- Document segment -
- Opening Delimiter -

This example design uses the Cortex-M3 processor in the SmartFusion MSS as a master and the FFT processor in the FPGA fabric as a slave. All three of the SmartFusion cSoC A2F500's ADCs are used for data acquisition. The example design uses Microsemi's CoreFFT IP and the advanced peripheral bus interface (CoreAPB3). A custom-made APB3 interface has been developed to connect CoreFFT with the MSS via CoreAPB3. The Cortex-M3 processor uses the PDMA controller in the MSS for the data transfer and thus helps to free up the Cortex-M3 processor instruction bandwidth.

A basic understanding of the SmartFusion design flow is assumed. Refer to *Using UART with SmartFusion - Microsemi Libero*<sup>®</sup> *SoC and SoftConsole Flow Tutorial* to understand the SmartFusion design flow.



SmartFusion cSoC: Multi-Channel FFT Co-Processor Using FPGA Fabric

## **Design Overview**

This design example demonstrates the capability of the SmartFusion cSoC device to compute the FFT for multiple data channels. The FFT computation is a complex task that utilizes extensive logic resources and computation time. In general, for N number of channels, N number of FFT IP's are needed to be instantiated, which in turn utilize more logic resources on the FPGA. A way to avoid this limitation is to use the same FFT logic for multiple input channels.

This design illustrates the implementation of a Multichannel FFT to process multiple data channels through a single FFT and store FFT points in a buffer. The FFT computes the input data read from each channel and stores the N-point result in the respective channel's allocated buffer. The channel multiplexing is done once each channel buffer has been loaded with the FFT length.

Computing frequency components for a real time data of six channels is described in this application note. For sampling the input signals the AFE is used and the complex FFT computation is implemented in the fabric of the SmartFusion cSoC device. The Cortex-M3 processor in the MSS of the SmartFusion cSoC handles the buffer management and channel muxing.



Figure 1 depicts the block diagram of six channel FFT co-processor in FPGA fabric.

Figure 1 • Multi Channel FFT Block Diagram

## **Design Description**

The design uses CoreFFT for computing the FFT results. You can download the core generator for CoreFFT at www.microsemi.com/soc/portal/default.aspx?r=4&p=m=624,ev=60.

- Closing Delimiter -

- Information shown -
- Opening Delimiter -

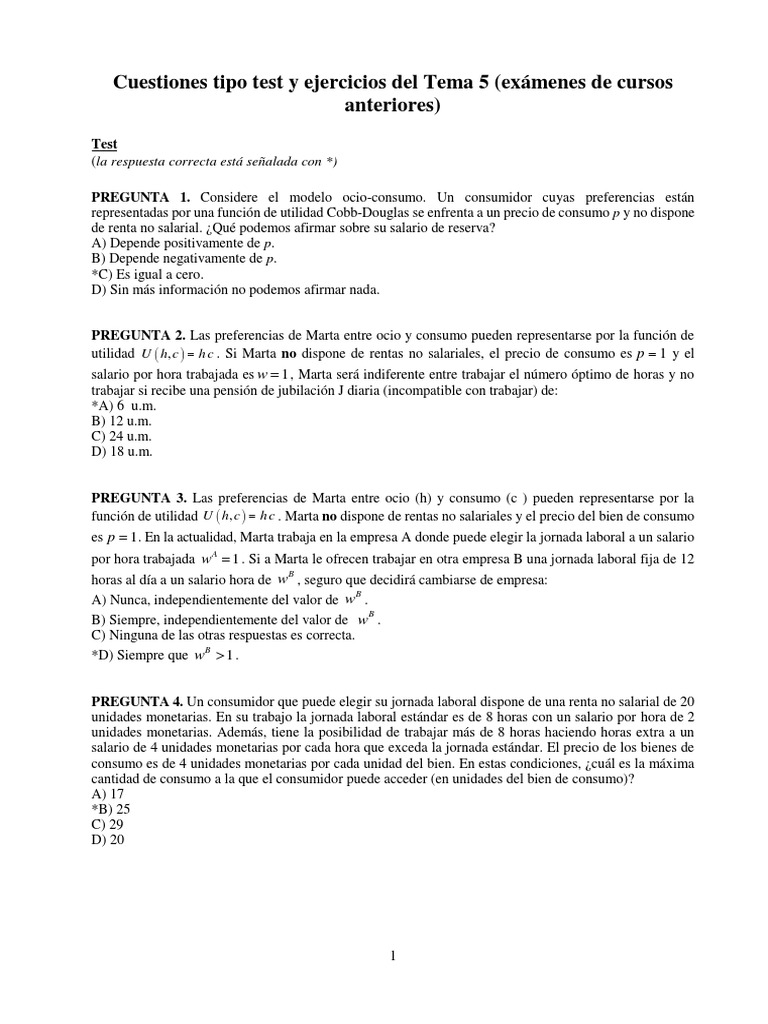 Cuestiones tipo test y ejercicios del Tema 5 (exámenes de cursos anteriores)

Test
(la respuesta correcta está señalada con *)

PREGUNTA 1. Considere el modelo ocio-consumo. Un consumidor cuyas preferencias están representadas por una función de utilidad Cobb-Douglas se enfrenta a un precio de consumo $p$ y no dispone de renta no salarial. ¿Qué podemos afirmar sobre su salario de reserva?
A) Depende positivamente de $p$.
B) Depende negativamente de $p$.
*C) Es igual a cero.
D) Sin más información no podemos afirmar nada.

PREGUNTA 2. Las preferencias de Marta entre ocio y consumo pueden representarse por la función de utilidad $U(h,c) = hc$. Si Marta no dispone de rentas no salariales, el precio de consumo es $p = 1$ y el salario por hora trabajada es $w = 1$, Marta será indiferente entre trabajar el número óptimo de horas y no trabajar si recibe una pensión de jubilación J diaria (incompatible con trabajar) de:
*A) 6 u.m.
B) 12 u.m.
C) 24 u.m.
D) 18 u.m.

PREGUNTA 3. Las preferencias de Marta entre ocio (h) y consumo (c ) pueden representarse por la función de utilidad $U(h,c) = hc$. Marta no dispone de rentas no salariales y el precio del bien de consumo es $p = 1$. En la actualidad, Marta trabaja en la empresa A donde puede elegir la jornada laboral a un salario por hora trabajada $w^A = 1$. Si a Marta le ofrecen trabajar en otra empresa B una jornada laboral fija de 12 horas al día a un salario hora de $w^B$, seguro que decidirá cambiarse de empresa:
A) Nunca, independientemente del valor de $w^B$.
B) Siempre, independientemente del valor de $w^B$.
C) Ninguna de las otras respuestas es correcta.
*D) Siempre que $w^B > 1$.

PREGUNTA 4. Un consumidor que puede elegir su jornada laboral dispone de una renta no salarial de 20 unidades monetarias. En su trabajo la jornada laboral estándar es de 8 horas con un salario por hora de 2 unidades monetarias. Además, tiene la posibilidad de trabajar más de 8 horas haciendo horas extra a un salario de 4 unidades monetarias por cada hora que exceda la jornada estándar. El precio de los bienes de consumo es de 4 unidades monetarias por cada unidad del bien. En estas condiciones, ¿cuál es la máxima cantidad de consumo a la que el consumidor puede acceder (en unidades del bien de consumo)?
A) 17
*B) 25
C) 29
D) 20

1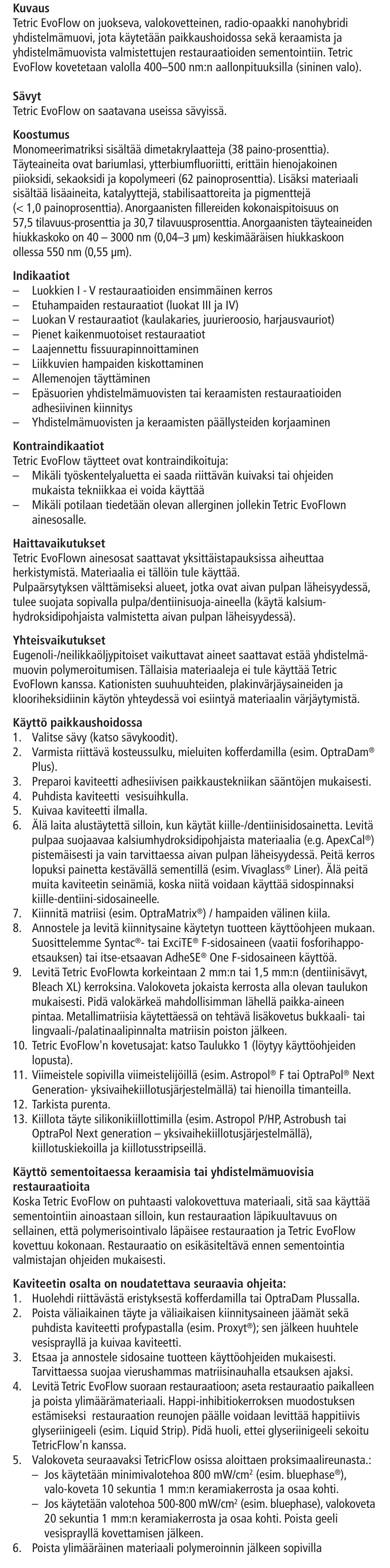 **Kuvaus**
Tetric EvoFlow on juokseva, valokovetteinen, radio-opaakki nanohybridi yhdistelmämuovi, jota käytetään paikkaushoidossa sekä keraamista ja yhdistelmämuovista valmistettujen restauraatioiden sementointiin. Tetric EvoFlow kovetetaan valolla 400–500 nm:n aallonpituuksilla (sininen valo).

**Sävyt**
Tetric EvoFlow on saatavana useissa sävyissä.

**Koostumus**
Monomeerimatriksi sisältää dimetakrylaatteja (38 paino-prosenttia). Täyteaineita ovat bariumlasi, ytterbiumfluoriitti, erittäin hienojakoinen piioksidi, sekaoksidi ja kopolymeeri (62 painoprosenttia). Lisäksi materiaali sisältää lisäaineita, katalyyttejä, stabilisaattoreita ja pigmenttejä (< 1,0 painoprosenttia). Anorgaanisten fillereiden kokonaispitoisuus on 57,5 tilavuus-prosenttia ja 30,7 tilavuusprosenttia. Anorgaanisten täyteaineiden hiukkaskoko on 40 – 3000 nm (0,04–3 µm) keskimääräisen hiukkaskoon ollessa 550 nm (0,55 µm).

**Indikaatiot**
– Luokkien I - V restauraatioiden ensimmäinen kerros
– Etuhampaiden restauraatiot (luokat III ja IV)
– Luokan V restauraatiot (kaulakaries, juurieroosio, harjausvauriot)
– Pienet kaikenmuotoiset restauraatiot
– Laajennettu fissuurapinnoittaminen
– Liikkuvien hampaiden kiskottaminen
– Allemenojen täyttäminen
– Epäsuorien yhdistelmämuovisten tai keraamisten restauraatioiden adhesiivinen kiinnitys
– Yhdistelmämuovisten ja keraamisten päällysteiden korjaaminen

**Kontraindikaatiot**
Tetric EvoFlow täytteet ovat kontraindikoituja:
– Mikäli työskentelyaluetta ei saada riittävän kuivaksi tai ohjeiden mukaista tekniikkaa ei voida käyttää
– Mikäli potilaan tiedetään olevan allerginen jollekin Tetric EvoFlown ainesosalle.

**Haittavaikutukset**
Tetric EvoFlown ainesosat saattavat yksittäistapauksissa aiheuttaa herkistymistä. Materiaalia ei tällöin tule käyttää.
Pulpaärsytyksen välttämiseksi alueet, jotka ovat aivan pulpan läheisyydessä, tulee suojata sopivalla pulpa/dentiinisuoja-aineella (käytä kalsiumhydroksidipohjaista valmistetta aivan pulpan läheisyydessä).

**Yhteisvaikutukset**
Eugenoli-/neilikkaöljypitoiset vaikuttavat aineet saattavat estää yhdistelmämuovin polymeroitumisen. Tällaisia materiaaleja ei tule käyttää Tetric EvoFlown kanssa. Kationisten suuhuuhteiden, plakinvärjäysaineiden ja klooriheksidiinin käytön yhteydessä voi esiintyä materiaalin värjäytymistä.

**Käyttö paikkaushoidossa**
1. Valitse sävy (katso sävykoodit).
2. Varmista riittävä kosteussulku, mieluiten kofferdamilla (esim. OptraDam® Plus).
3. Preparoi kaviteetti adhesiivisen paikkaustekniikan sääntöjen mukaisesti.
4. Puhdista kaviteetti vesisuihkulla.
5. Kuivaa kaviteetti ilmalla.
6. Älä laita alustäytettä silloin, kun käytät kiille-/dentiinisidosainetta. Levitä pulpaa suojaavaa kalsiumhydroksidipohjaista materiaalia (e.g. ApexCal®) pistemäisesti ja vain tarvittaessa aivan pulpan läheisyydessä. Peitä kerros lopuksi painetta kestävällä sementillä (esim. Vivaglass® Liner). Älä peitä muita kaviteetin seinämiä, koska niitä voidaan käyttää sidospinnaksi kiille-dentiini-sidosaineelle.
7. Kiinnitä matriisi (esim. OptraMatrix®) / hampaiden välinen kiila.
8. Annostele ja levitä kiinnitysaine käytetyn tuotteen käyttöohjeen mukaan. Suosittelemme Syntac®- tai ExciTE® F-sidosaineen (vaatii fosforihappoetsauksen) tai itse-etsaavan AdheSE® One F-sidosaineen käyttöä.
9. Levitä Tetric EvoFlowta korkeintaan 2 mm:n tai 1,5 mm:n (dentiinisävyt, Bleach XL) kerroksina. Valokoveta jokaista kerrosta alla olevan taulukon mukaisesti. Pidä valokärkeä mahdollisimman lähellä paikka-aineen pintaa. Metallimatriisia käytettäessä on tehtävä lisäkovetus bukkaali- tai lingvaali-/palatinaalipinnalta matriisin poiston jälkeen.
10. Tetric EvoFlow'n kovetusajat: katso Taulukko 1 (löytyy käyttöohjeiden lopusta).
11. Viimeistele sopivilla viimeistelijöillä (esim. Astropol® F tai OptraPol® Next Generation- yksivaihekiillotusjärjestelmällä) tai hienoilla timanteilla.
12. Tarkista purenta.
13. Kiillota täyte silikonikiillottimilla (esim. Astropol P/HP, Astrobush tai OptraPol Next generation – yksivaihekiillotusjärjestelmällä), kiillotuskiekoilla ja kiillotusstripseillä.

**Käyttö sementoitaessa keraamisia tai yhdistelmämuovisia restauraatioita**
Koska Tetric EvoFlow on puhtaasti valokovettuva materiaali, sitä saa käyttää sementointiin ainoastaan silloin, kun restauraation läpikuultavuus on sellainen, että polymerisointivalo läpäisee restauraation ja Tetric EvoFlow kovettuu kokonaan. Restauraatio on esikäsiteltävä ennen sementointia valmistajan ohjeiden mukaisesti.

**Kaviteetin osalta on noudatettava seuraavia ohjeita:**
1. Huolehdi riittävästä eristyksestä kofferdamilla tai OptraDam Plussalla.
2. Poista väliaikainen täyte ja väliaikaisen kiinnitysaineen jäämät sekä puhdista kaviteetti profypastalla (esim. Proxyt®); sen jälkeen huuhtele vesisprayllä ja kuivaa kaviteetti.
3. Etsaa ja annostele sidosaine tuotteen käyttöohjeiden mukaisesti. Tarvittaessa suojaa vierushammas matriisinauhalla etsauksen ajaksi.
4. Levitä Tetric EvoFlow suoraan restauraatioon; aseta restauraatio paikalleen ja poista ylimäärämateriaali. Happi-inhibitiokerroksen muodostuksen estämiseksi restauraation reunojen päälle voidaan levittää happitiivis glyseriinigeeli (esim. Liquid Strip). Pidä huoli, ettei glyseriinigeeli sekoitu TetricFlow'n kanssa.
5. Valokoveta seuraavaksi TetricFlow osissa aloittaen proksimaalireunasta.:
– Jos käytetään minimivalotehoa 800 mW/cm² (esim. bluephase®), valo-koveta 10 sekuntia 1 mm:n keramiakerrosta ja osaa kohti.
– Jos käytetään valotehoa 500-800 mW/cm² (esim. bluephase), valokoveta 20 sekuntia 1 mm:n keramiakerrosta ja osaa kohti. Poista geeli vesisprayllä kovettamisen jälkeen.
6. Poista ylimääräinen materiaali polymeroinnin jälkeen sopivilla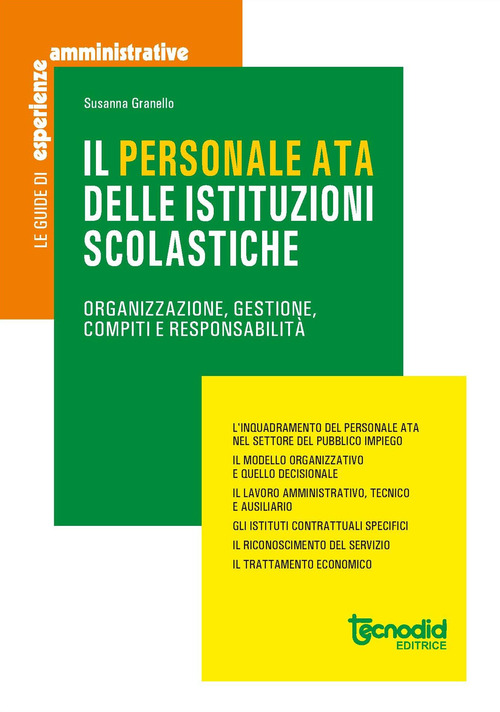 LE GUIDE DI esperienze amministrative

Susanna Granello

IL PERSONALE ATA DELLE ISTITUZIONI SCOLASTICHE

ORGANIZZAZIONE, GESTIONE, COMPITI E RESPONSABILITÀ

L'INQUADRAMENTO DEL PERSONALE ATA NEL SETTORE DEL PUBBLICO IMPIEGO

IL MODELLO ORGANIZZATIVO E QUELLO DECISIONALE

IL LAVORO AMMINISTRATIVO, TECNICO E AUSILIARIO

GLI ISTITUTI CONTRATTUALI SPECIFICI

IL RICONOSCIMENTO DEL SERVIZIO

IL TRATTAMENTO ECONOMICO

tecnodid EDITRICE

- Closing Delimiter -

- Using the information -
1 - Reproduce the passage of the SmartFusion FFT co-processor text starting at "This design example" and ending at "multiple input channels.", substituting "fabric resources" for "logic resources".
2 - Proceed with the SmartFusion FFT co-processor text from its last sentence onward.
The records were taken from a separate source.

- Expected results -
1 -
This design example demonstrates the capability of the SmartFusion cSoC device to compute the FFT for multiple data channels. The FFT computation is a complex task that utilizes extensive fabric resources and computation time. In general, for N number of channels, N number of FFT IP's are needed to be instantiated, which in turn utilize more fabric resources on the FPGA. A way to avoid this limitation is to use the same FFT logic for multiple input channels.

2 -
The design example uses a 512-point and 16-bit FFT. A custom-made APB3 interface has been developed to connect CoreFFT IP with the MSS's FIC. The CoreFFT output data is stored in a 512x32 FIFO within the fabric. The FIFO status signals are given in Table 1 on page 3. The status signals indicate that FFT is ready to receive data and data is available in the output of FIFO. These status signals are mapped to the GPIOs in the MSS. The Cortex-M3 processor can read the GPIOs to handle flow control in the data transfer process from the MSS to CoreFFT.





Figure 2 shows the block diagram of logic in the fabric with custom-made APB3 bus.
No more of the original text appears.